• **WHAT TO DO**
Repeat the lines of the listing below exactly, starting at the line that contains "Does black plastic" and running through the last line, both included, and only those.

Entries from a dataset:
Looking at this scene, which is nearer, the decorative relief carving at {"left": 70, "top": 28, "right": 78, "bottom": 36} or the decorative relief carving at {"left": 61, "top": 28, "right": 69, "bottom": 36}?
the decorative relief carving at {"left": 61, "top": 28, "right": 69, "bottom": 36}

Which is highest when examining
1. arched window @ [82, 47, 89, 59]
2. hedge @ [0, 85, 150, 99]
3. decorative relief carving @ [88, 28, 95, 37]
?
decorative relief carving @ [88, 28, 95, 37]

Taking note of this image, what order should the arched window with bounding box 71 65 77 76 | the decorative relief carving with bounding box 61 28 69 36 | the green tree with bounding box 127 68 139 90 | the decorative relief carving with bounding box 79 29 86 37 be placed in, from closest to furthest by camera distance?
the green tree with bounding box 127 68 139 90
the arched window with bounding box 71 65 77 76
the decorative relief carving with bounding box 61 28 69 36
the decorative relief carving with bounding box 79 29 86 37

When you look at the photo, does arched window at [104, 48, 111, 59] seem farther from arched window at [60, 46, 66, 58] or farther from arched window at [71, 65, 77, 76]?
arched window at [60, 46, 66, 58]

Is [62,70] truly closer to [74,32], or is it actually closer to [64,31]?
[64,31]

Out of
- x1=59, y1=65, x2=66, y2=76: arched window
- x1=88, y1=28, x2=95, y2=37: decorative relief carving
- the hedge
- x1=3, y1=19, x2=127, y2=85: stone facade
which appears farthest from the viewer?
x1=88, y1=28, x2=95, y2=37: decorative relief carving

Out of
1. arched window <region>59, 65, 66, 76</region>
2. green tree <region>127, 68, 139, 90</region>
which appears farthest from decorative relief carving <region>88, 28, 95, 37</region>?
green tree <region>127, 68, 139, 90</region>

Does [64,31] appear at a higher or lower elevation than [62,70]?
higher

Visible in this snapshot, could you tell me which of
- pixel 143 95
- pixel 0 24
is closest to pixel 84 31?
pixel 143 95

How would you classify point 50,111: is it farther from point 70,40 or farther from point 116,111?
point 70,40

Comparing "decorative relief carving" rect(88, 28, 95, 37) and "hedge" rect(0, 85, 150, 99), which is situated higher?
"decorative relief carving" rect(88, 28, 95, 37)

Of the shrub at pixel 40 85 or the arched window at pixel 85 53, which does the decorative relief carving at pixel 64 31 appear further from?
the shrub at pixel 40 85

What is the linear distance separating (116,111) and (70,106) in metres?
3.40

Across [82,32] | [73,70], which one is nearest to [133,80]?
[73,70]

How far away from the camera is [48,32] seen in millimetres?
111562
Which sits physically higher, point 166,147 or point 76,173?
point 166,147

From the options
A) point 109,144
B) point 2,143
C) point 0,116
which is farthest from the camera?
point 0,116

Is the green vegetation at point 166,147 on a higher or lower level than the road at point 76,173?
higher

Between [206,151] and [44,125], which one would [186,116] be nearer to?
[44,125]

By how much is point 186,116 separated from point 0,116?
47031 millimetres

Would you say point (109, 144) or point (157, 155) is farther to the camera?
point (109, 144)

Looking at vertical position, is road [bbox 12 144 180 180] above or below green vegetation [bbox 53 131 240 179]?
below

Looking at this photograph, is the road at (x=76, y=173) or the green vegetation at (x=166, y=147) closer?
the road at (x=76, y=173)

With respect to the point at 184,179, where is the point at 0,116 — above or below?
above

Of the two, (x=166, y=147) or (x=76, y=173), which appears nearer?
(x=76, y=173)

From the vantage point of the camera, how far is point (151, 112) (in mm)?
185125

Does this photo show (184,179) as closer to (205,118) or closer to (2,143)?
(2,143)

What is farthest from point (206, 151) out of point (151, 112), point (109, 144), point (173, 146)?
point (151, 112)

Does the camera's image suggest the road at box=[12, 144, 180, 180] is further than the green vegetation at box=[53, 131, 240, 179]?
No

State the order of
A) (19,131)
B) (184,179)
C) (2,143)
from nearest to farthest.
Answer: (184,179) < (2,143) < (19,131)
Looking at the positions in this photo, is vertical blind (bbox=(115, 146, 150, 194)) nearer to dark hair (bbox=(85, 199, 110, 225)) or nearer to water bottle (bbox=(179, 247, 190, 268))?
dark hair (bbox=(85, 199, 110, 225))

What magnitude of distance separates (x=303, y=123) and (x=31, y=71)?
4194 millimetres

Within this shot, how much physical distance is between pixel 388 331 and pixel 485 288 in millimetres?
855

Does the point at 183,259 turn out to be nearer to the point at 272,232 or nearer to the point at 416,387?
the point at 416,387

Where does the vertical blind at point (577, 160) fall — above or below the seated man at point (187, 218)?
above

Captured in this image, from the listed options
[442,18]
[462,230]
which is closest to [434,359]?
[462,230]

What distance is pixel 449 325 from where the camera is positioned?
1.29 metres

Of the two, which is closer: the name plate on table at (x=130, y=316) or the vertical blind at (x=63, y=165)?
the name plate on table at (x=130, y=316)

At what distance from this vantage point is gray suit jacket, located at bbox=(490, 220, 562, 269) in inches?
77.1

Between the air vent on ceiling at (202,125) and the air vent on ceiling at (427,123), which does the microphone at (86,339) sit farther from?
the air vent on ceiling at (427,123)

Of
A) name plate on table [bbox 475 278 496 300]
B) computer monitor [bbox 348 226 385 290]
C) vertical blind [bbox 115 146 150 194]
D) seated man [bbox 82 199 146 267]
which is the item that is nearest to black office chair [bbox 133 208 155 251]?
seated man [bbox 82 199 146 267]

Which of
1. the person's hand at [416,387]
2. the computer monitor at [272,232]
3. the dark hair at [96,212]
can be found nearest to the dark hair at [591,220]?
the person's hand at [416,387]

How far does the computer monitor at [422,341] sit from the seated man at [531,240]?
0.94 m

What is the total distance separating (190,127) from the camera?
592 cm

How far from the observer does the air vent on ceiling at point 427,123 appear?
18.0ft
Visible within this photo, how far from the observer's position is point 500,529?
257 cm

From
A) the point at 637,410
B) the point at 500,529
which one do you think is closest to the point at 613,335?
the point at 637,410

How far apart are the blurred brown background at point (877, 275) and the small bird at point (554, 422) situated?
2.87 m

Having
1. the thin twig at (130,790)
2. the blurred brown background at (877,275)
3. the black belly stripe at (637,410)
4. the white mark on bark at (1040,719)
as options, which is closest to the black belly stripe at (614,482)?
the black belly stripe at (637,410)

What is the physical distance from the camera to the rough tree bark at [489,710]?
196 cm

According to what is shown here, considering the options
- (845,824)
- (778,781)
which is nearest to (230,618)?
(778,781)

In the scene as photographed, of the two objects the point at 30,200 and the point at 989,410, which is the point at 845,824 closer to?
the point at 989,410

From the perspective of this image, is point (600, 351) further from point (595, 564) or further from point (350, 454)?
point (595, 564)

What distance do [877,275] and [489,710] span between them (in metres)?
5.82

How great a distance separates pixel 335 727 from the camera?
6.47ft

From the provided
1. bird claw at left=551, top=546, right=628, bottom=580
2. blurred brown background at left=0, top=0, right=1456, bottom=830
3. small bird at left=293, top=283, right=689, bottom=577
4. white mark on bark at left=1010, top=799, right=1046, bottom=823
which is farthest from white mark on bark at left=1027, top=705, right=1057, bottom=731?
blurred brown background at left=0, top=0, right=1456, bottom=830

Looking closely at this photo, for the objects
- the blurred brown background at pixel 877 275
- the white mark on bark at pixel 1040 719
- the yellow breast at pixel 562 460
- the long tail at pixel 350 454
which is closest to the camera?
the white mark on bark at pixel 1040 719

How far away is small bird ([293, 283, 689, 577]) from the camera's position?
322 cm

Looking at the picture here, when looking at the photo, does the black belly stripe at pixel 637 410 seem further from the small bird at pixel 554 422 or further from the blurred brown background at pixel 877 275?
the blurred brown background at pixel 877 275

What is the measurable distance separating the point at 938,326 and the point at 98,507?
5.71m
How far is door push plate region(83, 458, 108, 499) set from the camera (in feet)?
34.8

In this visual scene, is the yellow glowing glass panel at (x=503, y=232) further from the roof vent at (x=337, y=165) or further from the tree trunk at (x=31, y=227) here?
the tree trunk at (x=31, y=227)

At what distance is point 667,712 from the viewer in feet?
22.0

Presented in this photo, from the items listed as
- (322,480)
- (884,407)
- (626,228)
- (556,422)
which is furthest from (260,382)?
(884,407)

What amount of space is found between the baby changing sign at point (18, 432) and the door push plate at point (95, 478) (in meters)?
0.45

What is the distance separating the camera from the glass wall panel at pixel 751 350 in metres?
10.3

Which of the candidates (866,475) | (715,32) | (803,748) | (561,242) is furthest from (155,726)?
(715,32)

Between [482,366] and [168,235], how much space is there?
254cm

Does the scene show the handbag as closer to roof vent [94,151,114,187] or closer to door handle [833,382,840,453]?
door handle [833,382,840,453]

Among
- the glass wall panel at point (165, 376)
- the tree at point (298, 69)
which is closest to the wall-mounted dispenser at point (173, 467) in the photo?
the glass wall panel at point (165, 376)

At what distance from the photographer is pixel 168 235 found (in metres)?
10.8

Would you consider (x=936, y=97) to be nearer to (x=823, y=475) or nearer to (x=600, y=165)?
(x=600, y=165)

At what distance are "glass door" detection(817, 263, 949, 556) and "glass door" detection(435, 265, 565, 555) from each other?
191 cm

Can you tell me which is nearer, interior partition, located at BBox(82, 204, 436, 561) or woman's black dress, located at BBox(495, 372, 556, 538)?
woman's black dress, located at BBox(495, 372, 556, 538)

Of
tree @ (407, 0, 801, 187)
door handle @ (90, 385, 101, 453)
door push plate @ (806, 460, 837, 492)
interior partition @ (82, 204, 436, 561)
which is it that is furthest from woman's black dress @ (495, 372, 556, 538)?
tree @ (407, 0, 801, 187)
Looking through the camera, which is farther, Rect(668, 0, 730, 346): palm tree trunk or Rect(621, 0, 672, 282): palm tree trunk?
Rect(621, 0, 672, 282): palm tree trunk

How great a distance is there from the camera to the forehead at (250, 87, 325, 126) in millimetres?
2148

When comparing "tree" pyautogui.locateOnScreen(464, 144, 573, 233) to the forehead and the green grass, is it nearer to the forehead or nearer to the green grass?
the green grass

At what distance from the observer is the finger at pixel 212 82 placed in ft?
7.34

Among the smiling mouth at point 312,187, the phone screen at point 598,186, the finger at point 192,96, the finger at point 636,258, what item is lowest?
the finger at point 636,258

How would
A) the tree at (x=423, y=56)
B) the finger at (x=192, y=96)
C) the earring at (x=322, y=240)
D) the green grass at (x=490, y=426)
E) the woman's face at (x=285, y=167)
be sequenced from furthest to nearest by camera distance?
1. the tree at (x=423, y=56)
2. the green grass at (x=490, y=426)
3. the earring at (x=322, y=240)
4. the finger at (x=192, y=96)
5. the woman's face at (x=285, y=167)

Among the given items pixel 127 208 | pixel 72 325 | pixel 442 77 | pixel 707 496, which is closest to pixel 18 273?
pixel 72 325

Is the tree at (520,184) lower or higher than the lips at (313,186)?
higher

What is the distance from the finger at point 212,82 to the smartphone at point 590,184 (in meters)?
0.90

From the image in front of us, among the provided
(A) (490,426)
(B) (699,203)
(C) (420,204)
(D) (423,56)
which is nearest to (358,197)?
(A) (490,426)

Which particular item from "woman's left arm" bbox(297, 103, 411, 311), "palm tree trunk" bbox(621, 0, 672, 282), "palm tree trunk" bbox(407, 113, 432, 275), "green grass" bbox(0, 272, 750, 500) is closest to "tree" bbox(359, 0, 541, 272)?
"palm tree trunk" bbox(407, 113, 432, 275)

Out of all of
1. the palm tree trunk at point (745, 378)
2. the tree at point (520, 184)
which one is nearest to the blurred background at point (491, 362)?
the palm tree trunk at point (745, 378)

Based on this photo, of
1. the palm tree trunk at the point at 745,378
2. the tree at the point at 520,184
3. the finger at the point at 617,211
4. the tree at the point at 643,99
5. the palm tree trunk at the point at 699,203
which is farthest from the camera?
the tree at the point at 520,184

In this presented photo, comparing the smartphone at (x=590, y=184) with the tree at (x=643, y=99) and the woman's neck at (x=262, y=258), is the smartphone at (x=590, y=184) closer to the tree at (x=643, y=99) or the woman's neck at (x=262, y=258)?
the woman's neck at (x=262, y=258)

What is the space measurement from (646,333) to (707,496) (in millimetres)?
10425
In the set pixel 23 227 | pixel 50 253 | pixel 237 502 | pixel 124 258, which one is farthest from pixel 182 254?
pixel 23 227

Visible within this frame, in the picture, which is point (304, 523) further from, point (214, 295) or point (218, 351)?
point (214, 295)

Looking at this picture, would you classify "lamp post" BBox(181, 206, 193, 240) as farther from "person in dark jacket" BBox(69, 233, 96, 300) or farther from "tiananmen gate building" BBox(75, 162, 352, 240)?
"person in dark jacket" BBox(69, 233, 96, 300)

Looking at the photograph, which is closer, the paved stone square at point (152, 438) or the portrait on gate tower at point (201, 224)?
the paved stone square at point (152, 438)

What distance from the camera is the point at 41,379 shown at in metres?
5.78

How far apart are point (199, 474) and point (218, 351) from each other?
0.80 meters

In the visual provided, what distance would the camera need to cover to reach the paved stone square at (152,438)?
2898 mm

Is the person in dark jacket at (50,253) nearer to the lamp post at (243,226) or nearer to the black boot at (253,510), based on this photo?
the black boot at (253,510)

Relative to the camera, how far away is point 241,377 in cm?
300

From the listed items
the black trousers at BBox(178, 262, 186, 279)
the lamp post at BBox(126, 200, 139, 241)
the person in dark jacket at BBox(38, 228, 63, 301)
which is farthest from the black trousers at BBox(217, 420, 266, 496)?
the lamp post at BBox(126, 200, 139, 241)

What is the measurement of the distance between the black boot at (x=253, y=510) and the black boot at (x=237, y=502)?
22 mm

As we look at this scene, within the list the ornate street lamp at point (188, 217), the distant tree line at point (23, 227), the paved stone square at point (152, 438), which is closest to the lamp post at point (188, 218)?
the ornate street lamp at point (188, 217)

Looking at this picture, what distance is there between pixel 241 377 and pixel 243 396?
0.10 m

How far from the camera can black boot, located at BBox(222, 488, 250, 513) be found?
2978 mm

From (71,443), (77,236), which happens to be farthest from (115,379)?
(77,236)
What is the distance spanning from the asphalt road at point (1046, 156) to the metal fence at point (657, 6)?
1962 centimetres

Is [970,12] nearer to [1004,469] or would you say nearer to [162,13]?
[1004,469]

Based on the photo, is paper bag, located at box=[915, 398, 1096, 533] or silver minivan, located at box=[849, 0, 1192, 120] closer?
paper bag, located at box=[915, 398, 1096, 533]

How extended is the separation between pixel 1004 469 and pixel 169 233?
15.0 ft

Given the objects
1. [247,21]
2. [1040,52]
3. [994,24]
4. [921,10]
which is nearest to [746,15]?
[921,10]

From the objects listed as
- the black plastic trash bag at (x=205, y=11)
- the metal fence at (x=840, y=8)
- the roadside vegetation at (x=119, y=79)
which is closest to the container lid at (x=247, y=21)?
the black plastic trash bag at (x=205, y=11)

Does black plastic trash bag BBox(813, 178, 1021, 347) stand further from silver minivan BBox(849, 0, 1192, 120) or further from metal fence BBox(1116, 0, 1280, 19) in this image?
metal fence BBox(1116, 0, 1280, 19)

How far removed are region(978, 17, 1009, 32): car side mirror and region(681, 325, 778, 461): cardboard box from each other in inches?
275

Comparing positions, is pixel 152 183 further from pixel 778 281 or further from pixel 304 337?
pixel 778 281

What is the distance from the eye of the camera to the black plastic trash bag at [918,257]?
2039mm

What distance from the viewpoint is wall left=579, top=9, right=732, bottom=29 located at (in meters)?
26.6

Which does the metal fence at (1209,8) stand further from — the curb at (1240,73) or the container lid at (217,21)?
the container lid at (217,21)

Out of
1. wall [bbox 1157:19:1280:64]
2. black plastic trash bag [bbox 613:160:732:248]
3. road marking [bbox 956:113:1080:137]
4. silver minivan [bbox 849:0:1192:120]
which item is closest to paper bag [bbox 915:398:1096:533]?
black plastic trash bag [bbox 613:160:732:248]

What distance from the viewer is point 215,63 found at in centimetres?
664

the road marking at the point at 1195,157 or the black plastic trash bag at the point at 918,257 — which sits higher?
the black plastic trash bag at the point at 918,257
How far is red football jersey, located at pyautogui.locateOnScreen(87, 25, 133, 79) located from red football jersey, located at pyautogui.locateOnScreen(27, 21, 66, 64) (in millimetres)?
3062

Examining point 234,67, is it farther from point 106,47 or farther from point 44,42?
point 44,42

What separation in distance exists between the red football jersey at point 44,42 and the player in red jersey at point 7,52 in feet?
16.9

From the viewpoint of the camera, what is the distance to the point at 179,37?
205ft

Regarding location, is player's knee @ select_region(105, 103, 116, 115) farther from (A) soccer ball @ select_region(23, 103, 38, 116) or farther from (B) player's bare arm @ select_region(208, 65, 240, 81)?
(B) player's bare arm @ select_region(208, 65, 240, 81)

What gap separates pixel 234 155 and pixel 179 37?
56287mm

• **CORRECT RESULT**
Does black plastic trash bag BBox(813, 178, 1021, 347) stand further from silver minivan BBox(849, 0, 1192, 120) or further from metal fence BBox(1116, 0, 1280, 19) in this image?
metal fence BBox(1116, 0, 1280, 19)

How far removed are region(978, 17, 1009, 32): car side mirror and region(681, 325, 778, 461): cardboard box from each other in inches?
275

Comparing positions, is pixel 152 183 further from pixel 778 281 or further from pixel 304 337?
pixel 778 281

What is the distance from the eye of the camera to the black plastic trash bag at [918,257]?
2039mm

What distance from the viewpoint is wall left=579, top=9, right=732, bottom=29 located at (in meters)?
26.6

Which does the metal fence at (1209,8) stand further from — the curb at (1240,73) or the container lid at (217,21)?
the container lid at (217,21)

Out of
1. wall [bbox 1157:19:1280:64]
2. black plastic trash bag [bbox 613:160:732:248]
3. road marking [bbox 956:113:1080:137]
4. silver minivan [bbox 849:0:1192:120]
which item is closest to paper bag [bbox 915:398:1096:533]?
black plastic trash bag [bbox 613:160:732:248]

What distance from the viewer is point 215,63 found at in centimetres?
664

the road marking at the point at 1195,157 or the black plastic trash bag at the point at 918,257 — which sits higher?
the black plastic trash bag at the point at 918,257
How far is red football jersey, located at pyautogui.locateOnScreen(87, 25, 133, 79) located from red football jersey, located at pyautogui.locateOnScreen(27, 21, 66, 64) (in millimetres)?
3062

Examining point 234,67, is it farther from point 106,47 or farther from point 44,42?
point 44,42

What separation in distance exists between the red football jersey at point 44,42 and the player in red jersey at point 7,52 in feet?
16.9

From the viewpoint of the camera, what is the distance to the point at 179,37?
205ft

Regarding location, is player's knee @ select_region(105, 103, 116, 115) farther from (A) soccer ball @ select_region(23, 103, 38, 116) or farther from (B) player's bare arm @ select_region(208, 65, 240, 81)?
(B) player's bare arm @ select_region(208, 65, 240, 81)

What gap separates pixel 234 155 and pixel 179 37?
56287mm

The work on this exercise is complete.